“Olası gömü yerleri ve toplu mezar yerleri koruma altına alınmalıdır…”

Sevgül Uludağ

 

Uluslararası Kayıp Şahıslar Komisyonu’nun toplu mezarlar ve olası gömü yerleriyle ilgili yönergesinde, toplu mezarların nasıl koruma altına alınması gerektiği ve neler yapılması gerektiği belirtiliyor.

Merkezi Hollanda’nın Lahey kentinde olan Uluslararası Kayıp Şahıslar Komisyonu’nun 8 Şubat 2018 tarihli yönergesini okurlarımız için derleyip özetle Türkçeleştirdik… Yönergede özetle şöyle deniliyor:

***  Uluslararası Kayıp Şahıslar Komisyonu ICMP, Hollanda’nın Lahey kentinde merkezi bulunan ve anlaşmalara dayalı uluslararası bir örgüttür.

***  Amacı, çatışmalar, insan hakları ihlalleri, felaketler, organize suçlar, düzensiz göç ve diğer nedenlerle kayıp olan şahısların bulunup kimliklendirilmesi için hükümetlerin işbirliğini garanti altına almak ve kendilerine bu çerçevede yardımcı olmaktır. Kayıp şahıslar konusunda görev verilmiş olan tek uluslararası örgüttür.

***  Bu belge, insan kalıntılarının bulunduğu veya bulunmasından kuşkulanıldığı yerlerin korunması ve belgelenmesiyle ilgili çalışma yapan ajanslara ve bireylere bir rehberlik maksadıyla ortaya konmaktadır.

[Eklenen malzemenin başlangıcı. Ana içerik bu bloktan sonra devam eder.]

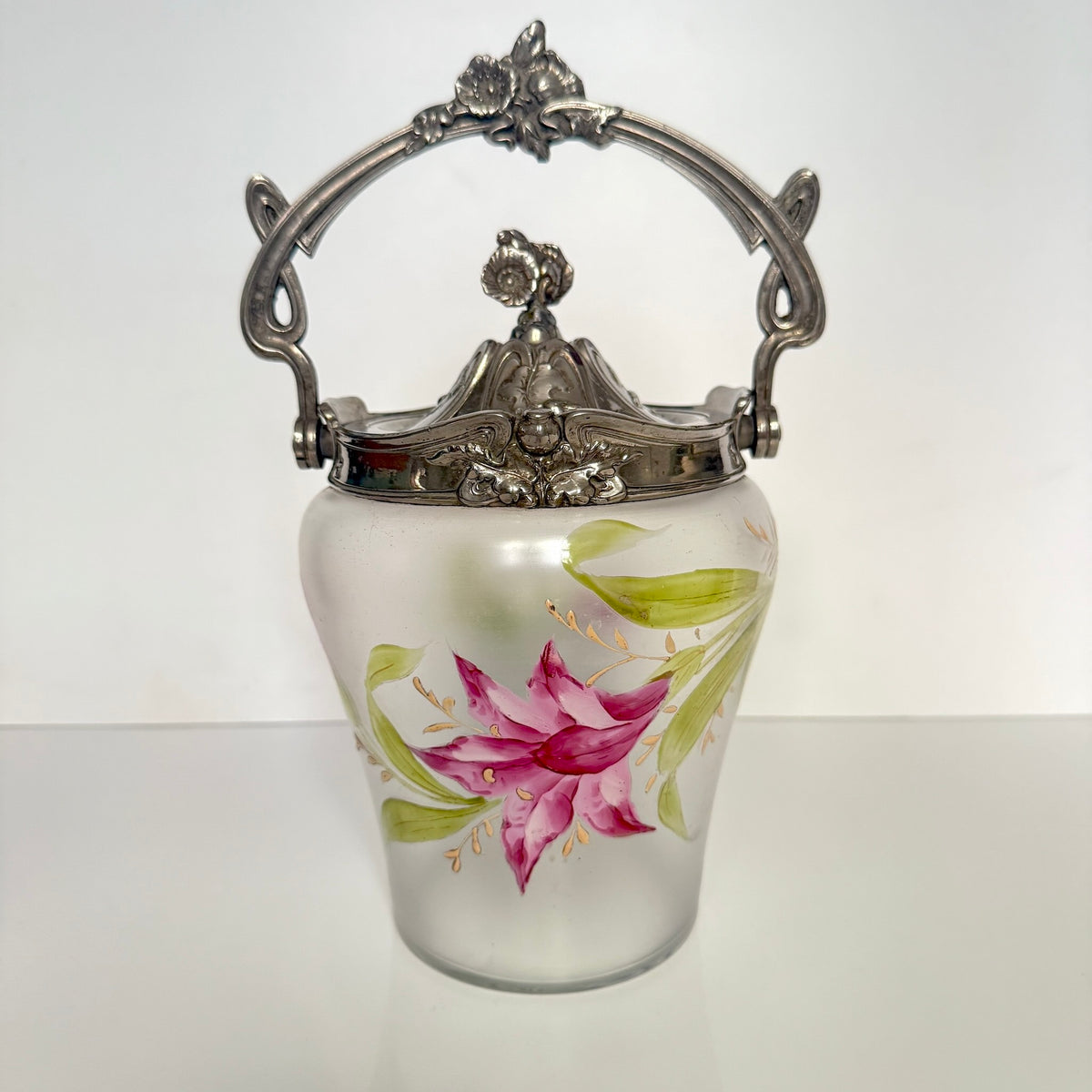 Antique Art Nouveau frosted glass biscuit barrel, decorated with a hand-painted pink flower and ornate metal mount, France.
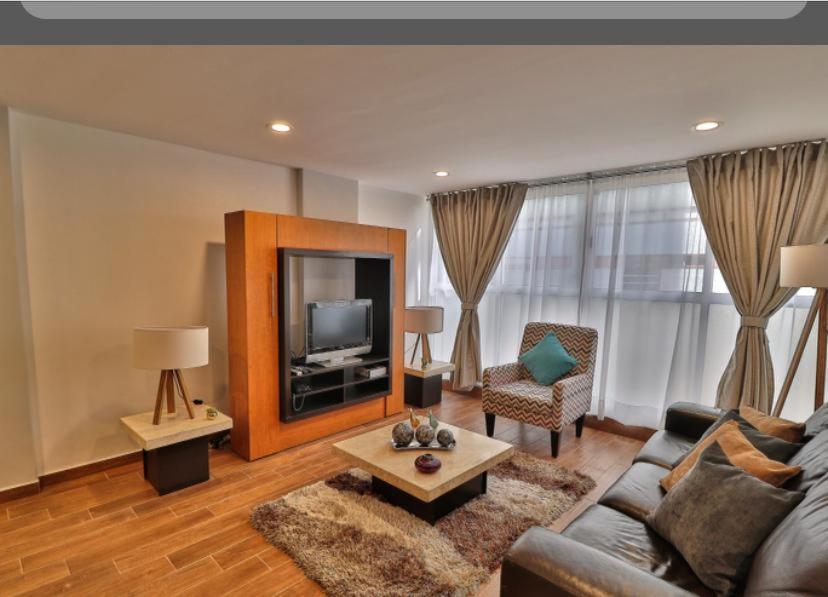 een woonkamer met een bank en een tv bij Vive la Roma, ubicación ideal in Mexico-Stad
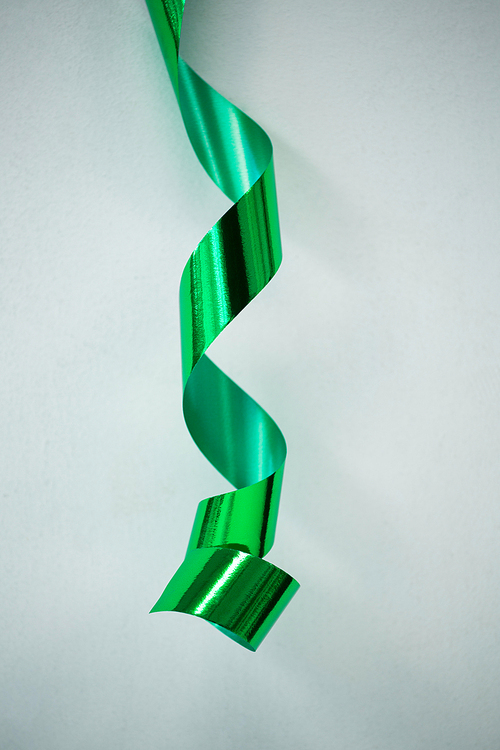 Close-up of green streamers on white background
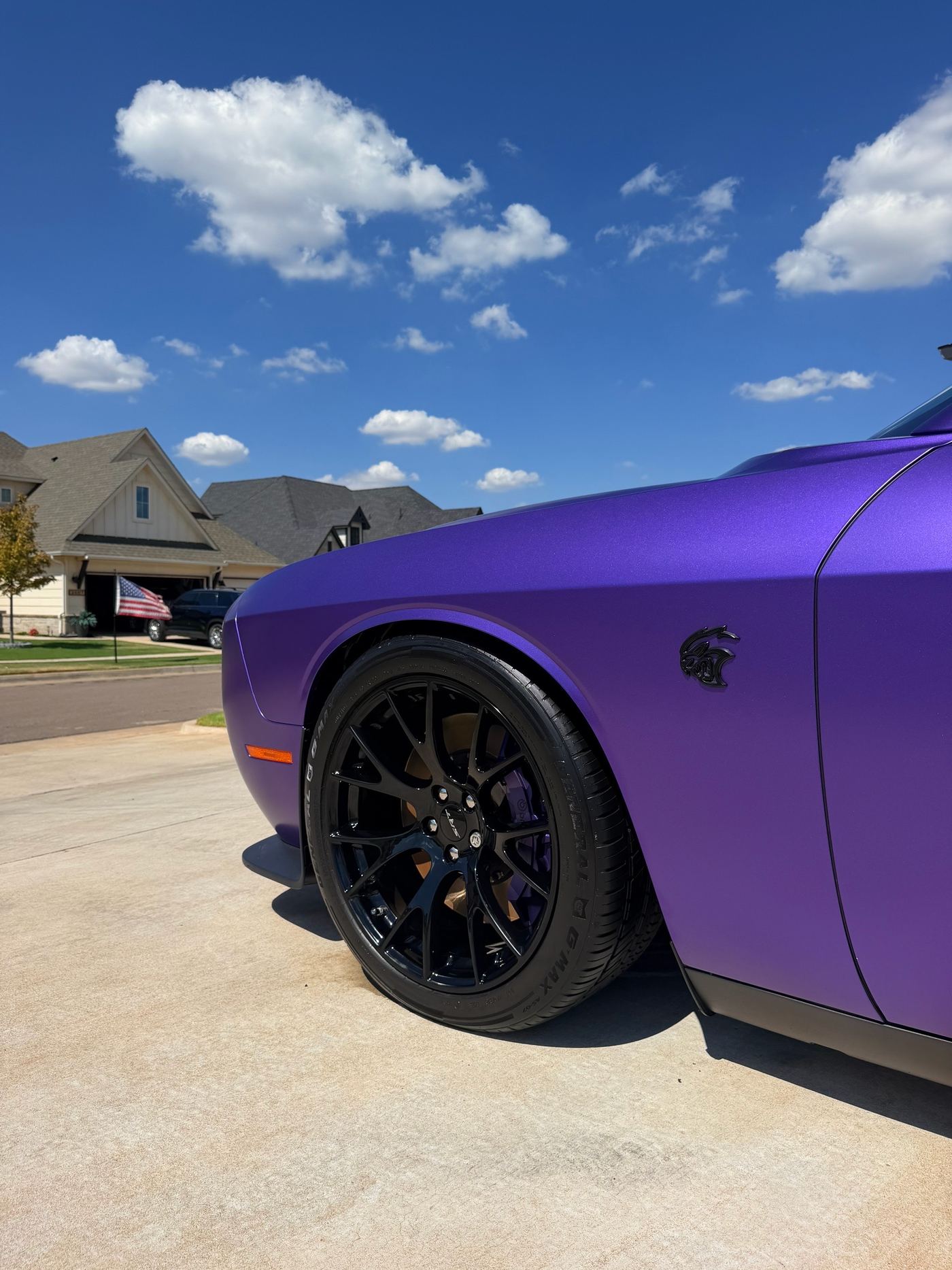 Polished paint and wheel detail on a Dodge Challenger SRT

***  Çatışma olan veya çatışma olmuş olan bölgelerde, bu konuda çalışma yapan ajanslar veya bireyler, insan kalıntılarının bulunduğu yerleri keşfedebilirler (bedenler, toplu mezarlar, bireysel mezarlar vs. gibi) – bunlar gömü yerleri veya olası gömü yerleri olabilir.

***  Bireylerin etkili ve resmi soruşturma haklarını garanti altına almak maksadıyla, bu gömü yerlerinin (mezar yerlerinin) ve insan kalıntılarının atılmış olduğu yerlerin korunması zorunludur. Uluslararası Sivil ve Siyasi Haklar Konvansiyonu gibi (ICCPR) hukuki enstrümanlar ve onun bölgesel muadilleri, devletlerin kayıp şahıslarla yönelik etkili soruşturma yapmasıyla ilgili görevlerinin altını çizmektedir. Böylesi bir soruşturmanın yokluğu, kayıp şahsın akrabaları ve diğerlerinin haklarının ağır biçimde çiğnenmesi anlamına gelir ki buna sürecin çiğnenmesi, aile yaşamı hakkının, yasa karşısında bir kişi olarak tanınma hakkının çiğnenmesi de dahildir.  Özellikle yaşam hakkı, devletin eylemleri ya da ihmalleriyle ilgili olup olmadığına bakılmaksızın suistimallerin resmi olarak soruşturulacağı yönünde usulüne uygun garantilere dayanmaktadır.

***  Bir gömü yeriyle oynanması veya mezarlarda bulunan kanıtların bütünlüğünün tehlikeye atılması, bir devletin herhangi bir kayıp vakasının hangi koşullarda meydana gelmiş olduğunu belirleme ve böylece etkili soruşturma yürütmesine engel olabilir. Kamu düzenine yönelik kamuoyu güvenini korumak çerçevesinde de bakıldığında ve ayrıca mezar yerleriyle oynanmasına tolerans gösterildiği veya işbirliği yapıldığı yönünde bir görüntü yaratmayı önlemek maksadıyla da, yetkililer tarafından olası gömü yerlerinin korunması zorunludur.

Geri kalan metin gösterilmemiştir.